When struck by DDoS, what actions should a credit union take? Mike Saylor, vice president of technology for the Texas Credit Union League (TCUL) says the first step is to conduct an enterprise risk assessment (ERA), or at a minimum at IT Risk Assessment.
“You cannot protect an environment without knowing what you have, its current risk posture, and the controls and counter measures you have in place,” explains Saylor.
An enterprise risk assessment takes into consideration key processes, people, resources, impact from both the Business and IT perspectives.
“This exercise is typically an eye opener for organizations that have never conducted one,” adds Saylor. “It is a great way to identify, verify, document, and begin to track what is important to the sustainability of your organization, and the business, financial, legal, reputational risks associated with them.”
DDoS, or distributed-denial-of-service-attacks cause Internet-based service outages by overloading network bandwidth or system resources. DDoS attacks do not directly attempt to steal funds or sensitive personal information, but they may be coupled with such attempts to distract attention and/or disable alerting systems.

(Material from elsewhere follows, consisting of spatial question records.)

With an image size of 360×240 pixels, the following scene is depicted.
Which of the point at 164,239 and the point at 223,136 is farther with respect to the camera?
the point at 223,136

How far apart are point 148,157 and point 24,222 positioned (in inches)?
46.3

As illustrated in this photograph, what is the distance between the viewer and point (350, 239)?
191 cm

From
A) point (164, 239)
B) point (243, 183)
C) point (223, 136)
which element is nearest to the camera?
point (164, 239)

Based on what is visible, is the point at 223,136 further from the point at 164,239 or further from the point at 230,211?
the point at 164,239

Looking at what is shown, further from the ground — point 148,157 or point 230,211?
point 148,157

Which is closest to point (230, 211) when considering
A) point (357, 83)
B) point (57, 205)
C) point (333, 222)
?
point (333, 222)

Other steps Saylor suggests include:
2. Developing an action plan to prepare for and respond to DoS/DDoS attacks
“Do not think of a DoS as an ‘if,’ but instead it should be perceived as a ‘when’,” advises Saylor.
Denial of Service can also be accidental (e.g. construction crew cuts the power or telecom line, new IT guy changes a configuration, external auditor introduces a virus, etc). Based on the results and knowledge gleaned from the ERA, and with specific consideration to DoS attacks, an organization can now formulate a response that mitigates risk to the extent possible. Response activities typically include:
Current contact information for key personnel (IT, management, legal, communications, etc), vendors (ISP, hardware, telecom), and support contractors (extra arms and legs)

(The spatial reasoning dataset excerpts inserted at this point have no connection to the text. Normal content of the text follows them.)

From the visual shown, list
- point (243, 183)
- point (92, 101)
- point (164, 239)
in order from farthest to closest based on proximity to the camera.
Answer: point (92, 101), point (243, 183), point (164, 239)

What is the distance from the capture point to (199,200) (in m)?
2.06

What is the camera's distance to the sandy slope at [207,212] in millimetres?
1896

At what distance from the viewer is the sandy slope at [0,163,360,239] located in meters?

Inventory of know hardware (routers, switches, firewall, servers, etc.) that may likely be impacted by a significant attack
Incident response procedures that detail the progression and dependencies of response activities (Business and IT), which should include technical, communications (Internal / External), escalation, and other organization specific actions.

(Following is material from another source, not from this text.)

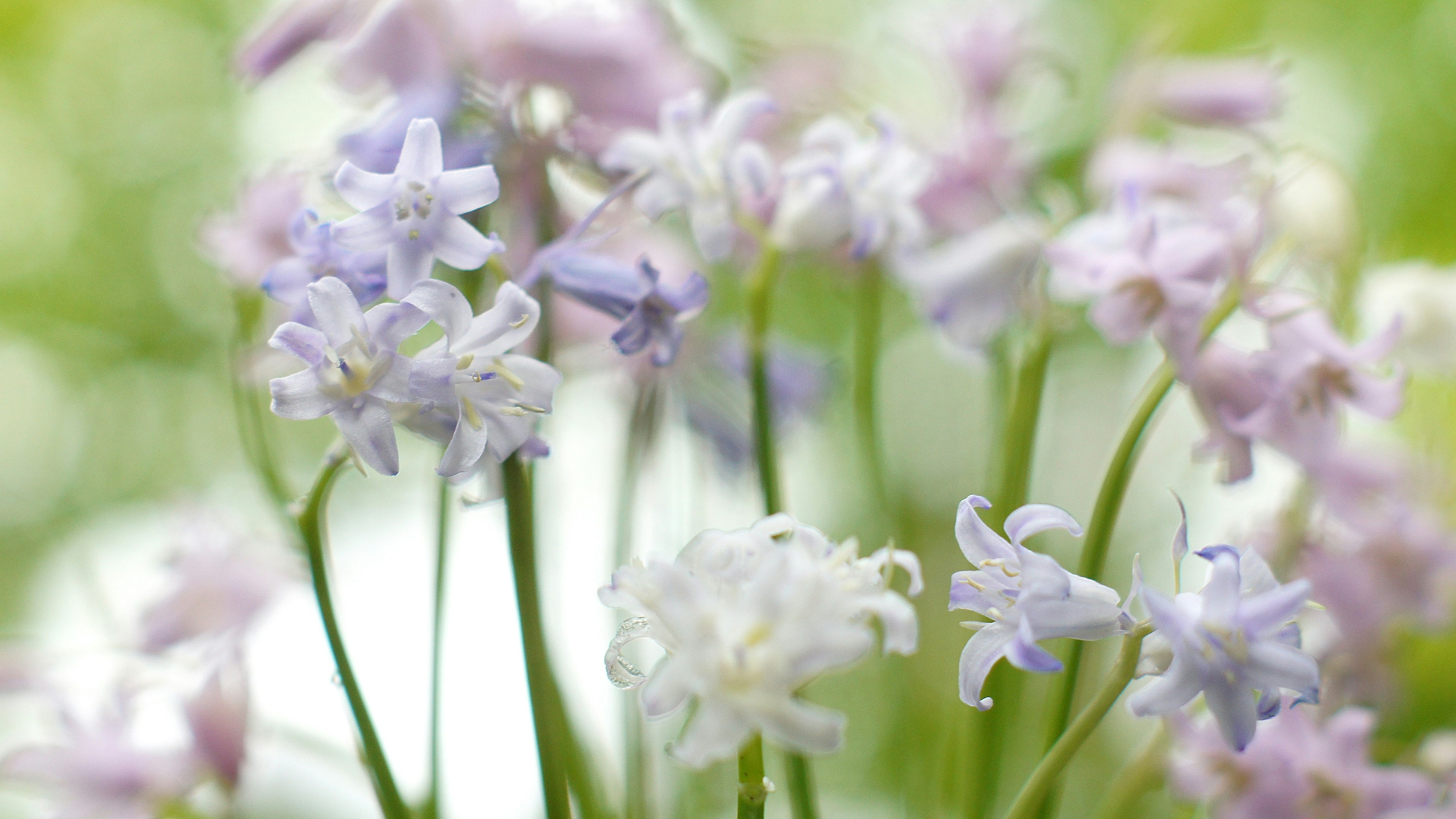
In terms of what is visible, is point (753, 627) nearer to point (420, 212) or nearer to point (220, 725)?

3. Know your Infrastructure and Document it
“This is key and should have been accomplished in steps one and two,” suggests Saylor. “The point here is that if you do not know what you have, how can you protect it, replace it, manage it.”
4. Working with your Internet Service Provider (ISP) for detection and defense
Most internet service providers will help you with a DoS attack. ISPs can capture a lot of data related to an attack, if you ask them. By default, ISPs do not log traffic due the vast amounts data this would amount to for all of their customers.
“Knowing ahead of time who to call at your ISP is important,” Saylor says.
5. Implement Mitigation technology and Verify Capabilities
If your organization uses network traffic analysis tools, Saylor says it’s important to make sure they have been configured properly and the extent of their capability within your environment.
“Implementing a solution out of the box does not always afford you the best protection,” warns Saylor. “Call your vendor and ask if the solutions you have can help mitigate a DoS attack.”
6. After Action Reports and Lessons Learned
“If you are attacked, do not just wipe the sweat from your brow and carry on,” cautions Saylor.
Saylor notes that documenting and discussing lessons learned with everyone involved (IT, business, contractors, vendors, ISP, etc) in the response is important to ensure that your controls (Incident Response, communications, etc) were designed effectively.
“This is also a good time to update your ERA, contact information, hardware inventory, and other documents that may need modification,” he recommends.
7. Managed Security Service Providers as an alternative
There are several companies that provide managed security monitoring services that could help with the identification and response to DoS attacks.
“There is a cost associated with this approach, but in small environments it makes financial sense to outsource this to a managed service provider,” says Saylor.